News Release: Emory Healthcare
Aug. 31, 2010
Labor Day, Racing, Music and... Cancer Screenings?
Emory Healthcare's team of staff and clinical volunteers to provide race fans with many free health screening options during race weekend at Atlanta Motor Speedway
When more than 150,000 race fans, visitors and support crews flood Atlanta Motor Speedway this Labor Day weekend, they will find more than white knuckle racing action, rock and roll concerts, food and fun. They might also learn a thing or two about their health – possibly saving their own lives in the process.
Emory Healthcare, the official healthcare partner for the Atlanta Motor Speedway and this year’s Emory Healthcare 500 NASCAR Sprint Cup Series Race, will bring its own pit crew team of volunteers to Henry County in order to provide free health care screenings including:
- Blood pressure screenings
- Smoking cessation help and information
- Head, neck and skin cancer screenings
- Body Mass Index (BMI) screenings
- General health and wellness information
According to Dane Peterson, chief operating officer for Emory University Hospital Midtown, providing health information and screening services to so many people during the race weekend was a major appeal to Emory Healthcare when discussing partnership opportunities with the Atlanta Motor Speedway.
“When we initially began considering the possibility of partnering with the Atlanta Motor Speedway for this year’s race and future events, a key – in fact THE key – allure in our minds was being able to extend our services to the many fans who would be attending this race and surrounding events,” says Peterson. “Having this incredible opportunity to reach out to so many men and women to provide potentially life-saving cancer screenings, blood pressure checks, and informative ways to live a longer and healthier life, is a perfect way for us to thank those in our community who have allowed us to serve them over the years, while also supporting this special event that means so much to our region. At the end of the day, we hope to make a difference in the lives of more than a few individuals and ensure that they will be able to return for many more exciting Labor Day weekends at the Atlanta Motor Speedway.”
Emory Healthcare is partnering with the Atlanta Head & Neck Cancer Coalition, coordinated by Edie Hapner, PhD, director of Speech Language Pathology at the Emory Voice Center. Hapner has coordinated similar life-saving screening events at the Atlanta Motor Speedway for more than four years. Hapner and the Coalition have been doing screenings since 2006. This year, Emory's Winship Cancer Institute and Department of Dermatology will also provide skin cancer screenings.
“We have the privilege of working with 150 volunteers this year, including physicians, dental hygienists, nurses, speech language pathologists, and medical students,” says Hapner. “Over the last few years, we have screened more than 1,700 people. Our findings have been published in the past and show that 43 percent of the people screened are past or current smokers - twice the general population - and 28 percent of those with a history of smoking have demonstrated findings that suggested a need for further medical follow up.

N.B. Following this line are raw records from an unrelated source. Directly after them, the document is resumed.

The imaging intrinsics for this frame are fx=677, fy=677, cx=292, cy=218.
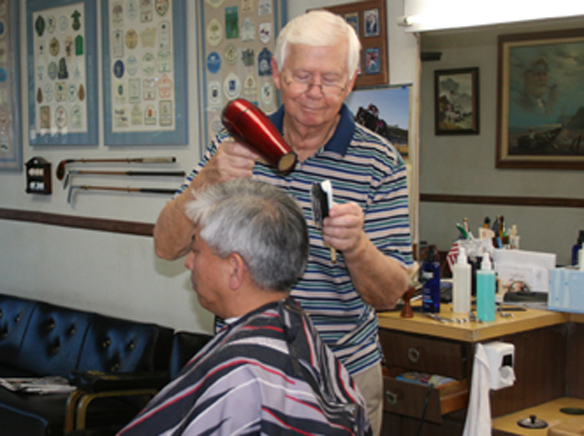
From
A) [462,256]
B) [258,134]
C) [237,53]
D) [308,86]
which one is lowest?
[462,256]

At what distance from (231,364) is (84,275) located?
9.68 feet

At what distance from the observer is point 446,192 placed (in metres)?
2.71

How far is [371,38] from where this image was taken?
2709 mm

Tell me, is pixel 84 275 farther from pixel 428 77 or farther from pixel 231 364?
pixel 231 364

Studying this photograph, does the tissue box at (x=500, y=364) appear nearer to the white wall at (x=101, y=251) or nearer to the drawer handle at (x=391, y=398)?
the drawer handle at (x=391, y=398)

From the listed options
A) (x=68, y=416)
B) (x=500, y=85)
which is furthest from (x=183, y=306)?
(x=500, y=85)

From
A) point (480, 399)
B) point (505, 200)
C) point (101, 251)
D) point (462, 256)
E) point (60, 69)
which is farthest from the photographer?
point (60, 69)

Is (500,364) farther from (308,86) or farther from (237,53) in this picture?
(237,53)

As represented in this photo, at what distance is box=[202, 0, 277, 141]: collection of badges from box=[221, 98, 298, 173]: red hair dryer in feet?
5.11

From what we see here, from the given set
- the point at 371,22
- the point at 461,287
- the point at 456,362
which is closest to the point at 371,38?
the point at 371,22

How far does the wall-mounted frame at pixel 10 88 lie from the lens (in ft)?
14.5

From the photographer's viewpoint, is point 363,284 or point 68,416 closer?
point 363,284

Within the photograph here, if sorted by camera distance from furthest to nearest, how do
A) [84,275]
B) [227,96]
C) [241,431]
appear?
1. [84,275]
2. [227,96]
3. [241,431]

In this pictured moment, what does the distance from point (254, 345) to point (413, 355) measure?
1101mm
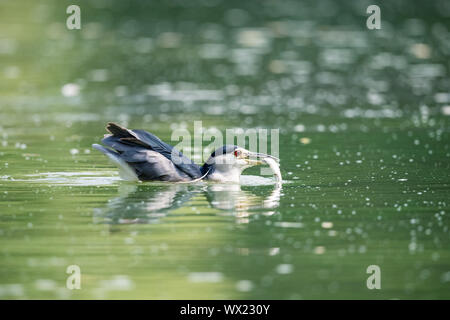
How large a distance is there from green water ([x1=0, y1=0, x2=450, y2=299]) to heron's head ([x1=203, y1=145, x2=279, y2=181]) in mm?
258

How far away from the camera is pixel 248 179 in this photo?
1675 cm

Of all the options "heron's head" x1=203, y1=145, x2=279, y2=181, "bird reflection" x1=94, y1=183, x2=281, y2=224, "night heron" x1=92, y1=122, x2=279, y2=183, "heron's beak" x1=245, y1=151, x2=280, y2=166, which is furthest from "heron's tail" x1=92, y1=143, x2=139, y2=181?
"heron's beak" x1=245, y1=151, x2=280, y2=166

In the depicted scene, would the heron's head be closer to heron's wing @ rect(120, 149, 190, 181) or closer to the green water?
the green water

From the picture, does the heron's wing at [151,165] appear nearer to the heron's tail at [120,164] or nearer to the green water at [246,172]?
the heron's tail at [120,164]

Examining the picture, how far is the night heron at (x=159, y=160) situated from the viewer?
1560 centimetres

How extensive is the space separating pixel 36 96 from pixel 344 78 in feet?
29.9

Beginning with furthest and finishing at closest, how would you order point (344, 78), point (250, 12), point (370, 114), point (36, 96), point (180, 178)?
point (250, 12)
point (344, 78)
point (36, 96)
point (370, 114)
point (180, 178)

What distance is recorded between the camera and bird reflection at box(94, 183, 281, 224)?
13.6 meters

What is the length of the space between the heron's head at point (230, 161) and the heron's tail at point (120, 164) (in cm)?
124

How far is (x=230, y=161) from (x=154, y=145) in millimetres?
1239

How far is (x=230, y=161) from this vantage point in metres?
16.1

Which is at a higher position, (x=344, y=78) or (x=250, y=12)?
(x=250, y=12)
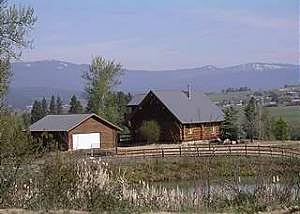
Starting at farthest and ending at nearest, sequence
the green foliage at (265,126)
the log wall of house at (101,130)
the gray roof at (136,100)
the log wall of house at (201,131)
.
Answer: the gray roof at (136,100) < the green foliage at (265,126) < the log wall of house at (201,131) < the log wall of house at (101,130)

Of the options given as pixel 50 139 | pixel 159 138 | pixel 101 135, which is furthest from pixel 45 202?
pixel 159 138

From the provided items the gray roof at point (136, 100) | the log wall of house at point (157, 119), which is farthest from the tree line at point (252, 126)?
the gray roof at point (136, 100)

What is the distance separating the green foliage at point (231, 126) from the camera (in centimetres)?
6488

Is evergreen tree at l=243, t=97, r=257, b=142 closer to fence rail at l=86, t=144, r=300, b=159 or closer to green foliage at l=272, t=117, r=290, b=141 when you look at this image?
green foliage at l=272, t=117, r=290, b=141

Participating in these events is a fun and rewarding way to give back to our community. And engaging with an at-risk population by providing our expertise is the key to helping fight head and neck cancer early.”

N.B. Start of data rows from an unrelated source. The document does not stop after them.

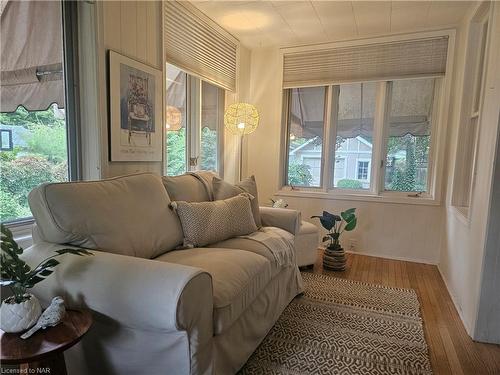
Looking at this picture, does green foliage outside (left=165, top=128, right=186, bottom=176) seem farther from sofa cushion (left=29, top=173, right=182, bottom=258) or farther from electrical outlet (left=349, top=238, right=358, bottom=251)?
electrical outlet (left=349, top=238, right=358, bottom=251)

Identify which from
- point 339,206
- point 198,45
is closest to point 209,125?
point 198,45

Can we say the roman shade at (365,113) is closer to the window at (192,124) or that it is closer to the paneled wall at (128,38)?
the window at (192,124)

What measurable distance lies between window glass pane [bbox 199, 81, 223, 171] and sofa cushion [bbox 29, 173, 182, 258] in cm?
157

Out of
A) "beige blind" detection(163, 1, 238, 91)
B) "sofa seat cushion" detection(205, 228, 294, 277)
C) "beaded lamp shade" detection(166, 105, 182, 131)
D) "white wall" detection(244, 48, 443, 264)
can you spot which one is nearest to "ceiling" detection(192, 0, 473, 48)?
"beige blind" detection(163, 1, 238, 91)

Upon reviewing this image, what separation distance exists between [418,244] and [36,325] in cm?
337

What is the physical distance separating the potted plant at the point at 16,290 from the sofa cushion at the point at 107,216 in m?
0.26

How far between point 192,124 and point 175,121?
10.1 inches

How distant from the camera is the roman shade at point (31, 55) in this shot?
5.18 ft

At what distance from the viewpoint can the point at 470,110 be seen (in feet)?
8.76

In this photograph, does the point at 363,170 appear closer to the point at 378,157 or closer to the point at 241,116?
the point at 378,157

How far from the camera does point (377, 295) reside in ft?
7.98

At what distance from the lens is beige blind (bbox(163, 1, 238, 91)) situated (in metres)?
2.55

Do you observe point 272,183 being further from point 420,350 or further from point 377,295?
point 420,350

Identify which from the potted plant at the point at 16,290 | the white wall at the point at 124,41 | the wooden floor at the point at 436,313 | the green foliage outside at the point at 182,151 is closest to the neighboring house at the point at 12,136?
the white wall at the point at 124,41
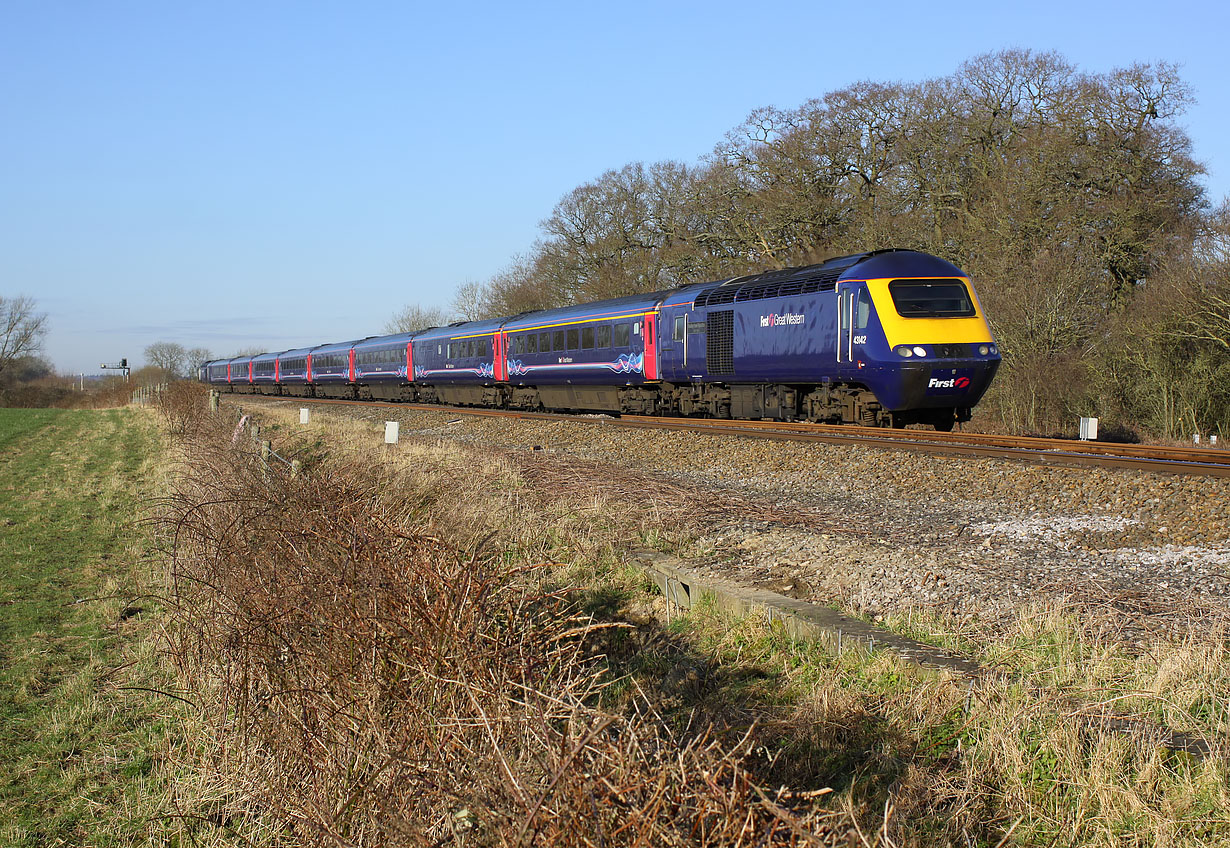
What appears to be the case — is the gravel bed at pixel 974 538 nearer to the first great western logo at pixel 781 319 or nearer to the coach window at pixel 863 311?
the coach window at pixel 863 311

According to the American Cancer Society, this year more than 40,000 Americans will be diagnosed with cancers of the head and neck, which include cancers of the oral cavity, larynx (voice box) and pharynx (throat). Of that number, nearly 8,000 will die. Further, according to the American Cancer Society, most of the more than 1 million cases of non-melanoma skin cancer diagnosed yearly in the United States are considered to be sun-related. Melanoma, the most serious type of skin cancer, accounts for more than 60,000 cases of skin cancer each year and most of the approximately 11,000 deaths due to skin cancer each year.

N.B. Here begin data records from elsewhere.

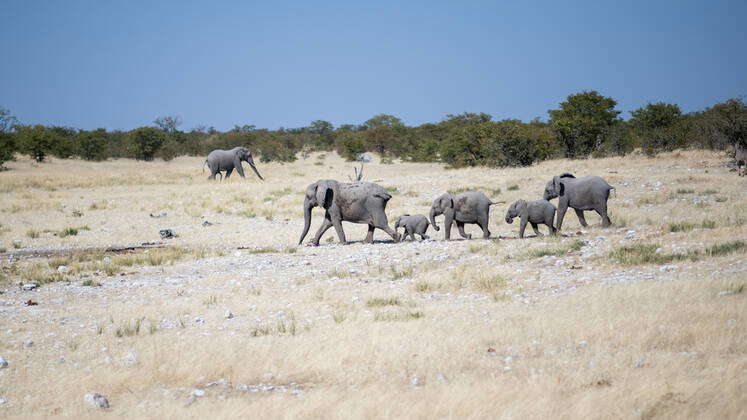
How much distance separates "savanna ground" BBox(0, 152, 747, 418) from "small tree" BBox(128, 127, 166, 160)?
1714 inches

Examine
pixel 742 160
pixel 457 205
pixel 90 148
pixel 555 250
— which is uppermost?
pixel 90 148

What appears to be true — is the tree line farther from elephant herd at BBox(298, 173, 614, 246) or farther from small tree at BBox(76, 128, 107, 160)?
elephant herd at BBox(298, 173, 614, 246)

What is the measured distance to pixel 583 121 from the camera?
41938 millimetres

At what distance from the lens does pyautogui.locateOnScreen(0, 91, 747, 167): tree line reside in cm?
3800

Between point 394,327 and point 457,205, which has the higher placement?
point 457,205

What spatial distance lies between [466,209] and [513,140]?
77.3ft

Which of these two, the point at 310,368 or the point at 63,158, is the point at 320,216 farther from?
the point at 63,158

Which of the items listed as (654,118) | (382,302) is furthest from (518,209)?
(654,118)

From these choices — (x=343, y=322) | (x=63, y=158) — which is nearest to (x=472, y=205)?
(x=343, y=322)

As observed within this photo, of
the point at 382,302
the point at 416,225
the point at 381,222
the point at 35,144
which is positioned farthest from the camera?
the point at 35,144

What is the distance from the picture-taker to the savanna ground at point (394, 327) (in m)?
5.73

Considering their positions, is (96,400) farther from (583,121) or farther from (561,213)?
(583,121)

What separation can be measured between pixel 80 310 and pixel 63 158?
4878 cm

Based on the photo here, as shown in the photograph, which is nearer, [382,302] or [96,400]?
[96,400]
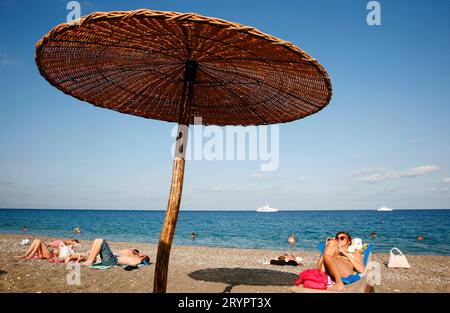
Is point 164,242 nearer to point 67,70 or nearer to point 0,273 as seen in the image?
point 67,70

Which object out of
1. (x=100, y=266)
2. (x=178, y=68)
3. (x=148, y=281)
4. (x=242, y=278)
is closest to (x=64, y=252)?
(x=100, y=266)

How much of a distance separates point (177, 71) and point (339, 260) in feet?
14.3

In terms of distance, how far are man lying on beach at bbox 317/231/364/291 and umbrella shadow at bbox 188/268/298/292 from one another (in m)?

"Early detection is critical in diagnosing and treating all forms of skin cancer, and early diagnosis greatly increases the chances of successful treatment and survival," says Suephy Chen, MD, associate professor of dermatology in the Emory School of Medicine and director of the Dermatology Clinical and Outcomes Research Unit. "Many individuals, however, do not recognize the signs or symptoms of these cancers, which makes screening opportunities like this one all the more important. I am very excited to have this opportunity to reach out to so many people, and thank my colleagues and volunteers for reaching out to make their Labor Day weekend a healthier one for so many others.”
To further the health benefits offered at the race, Emory Healthcare has also launched a special website dedicated to health, wellness and the Emory Healthcare 500.
The Robert W. Woodruff Health Sciences Center of Emory University is an academic health science and service center focused on missions of teaching, research, health care and public service.